SOURCE DATA |
· · · · · · ·
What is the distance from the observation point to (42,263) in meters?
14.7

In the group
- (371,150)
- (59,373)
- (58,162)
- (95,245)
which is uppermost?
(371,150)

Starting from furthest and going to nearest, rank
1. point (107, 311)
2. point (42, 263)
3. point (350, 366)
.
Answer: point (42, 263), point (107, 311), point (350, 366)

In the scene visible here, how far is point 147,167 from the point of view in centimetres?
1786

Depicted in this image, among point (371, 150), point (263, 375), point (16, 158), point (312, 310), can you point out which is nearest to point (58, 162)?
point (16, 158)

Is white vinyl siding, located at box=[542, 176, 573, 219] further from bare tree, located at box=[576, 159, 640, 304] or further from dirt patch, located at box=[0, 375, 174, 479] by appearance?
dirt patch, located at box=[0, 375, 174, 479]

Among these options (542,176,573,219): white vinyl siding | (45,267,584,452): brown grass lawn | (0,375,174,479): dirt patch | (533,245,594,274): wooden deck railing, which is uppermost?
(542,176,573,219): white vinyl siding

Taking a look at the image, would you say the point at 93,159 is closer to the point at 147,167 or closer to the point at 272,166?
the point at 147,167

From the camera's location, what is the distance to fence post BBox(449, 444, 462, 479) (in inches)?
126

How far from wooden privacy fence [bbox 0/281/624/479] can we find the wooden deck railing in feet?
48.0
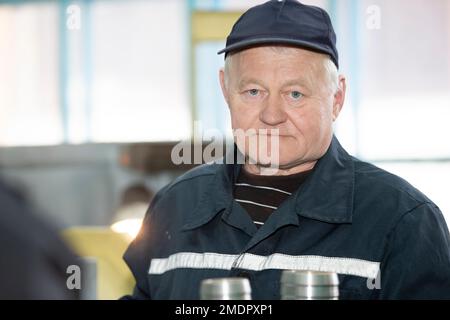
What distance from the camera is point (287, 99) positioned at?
143 cm

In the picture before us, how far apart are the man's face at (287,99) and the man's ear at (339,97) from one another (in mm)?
30

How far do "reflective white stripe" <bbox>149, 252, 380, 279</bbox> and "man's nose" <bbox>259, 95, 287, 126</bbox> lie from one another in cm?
23

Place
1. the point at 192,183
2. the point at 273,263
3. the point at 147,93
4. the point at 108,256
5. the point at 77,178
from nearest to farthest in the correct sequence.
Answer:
· · · · · · ·
OBJECTIVE |
Lay out the lines of the rows above as a Markdown table with the columns Number and Text, starting at the line that contains "In the picture" and ending at the last line of the rows. Omit blank lines.

OUTPUT |
| Number | Text |
|---|---|
| 1 | In the picture before us, how far apart are the man's face at (287,99) and the man's ear at (339,97) from one another (in mm)? |
| 2 | 30 |
| 3 | How far do "reflective white stripe" <bbox>149, 252, 380, 279</bbox> and "man's nose" <bbox>259, 95, 287, 126</bbox> lie from one another in cm? |
| 4 | 23 |
| 5 | Place |
| 6 | 1. the point at 192,183 |
| 7 | 2. the point at 273,263 |
| 8 | 3. the point at 147,93 |
| 9 | 4. the point at 108,256 |
| 10 | 5. the point at 77,178 |
| 11 | from nearest to farthest in the correct sequence. |
| 12 | Answer: |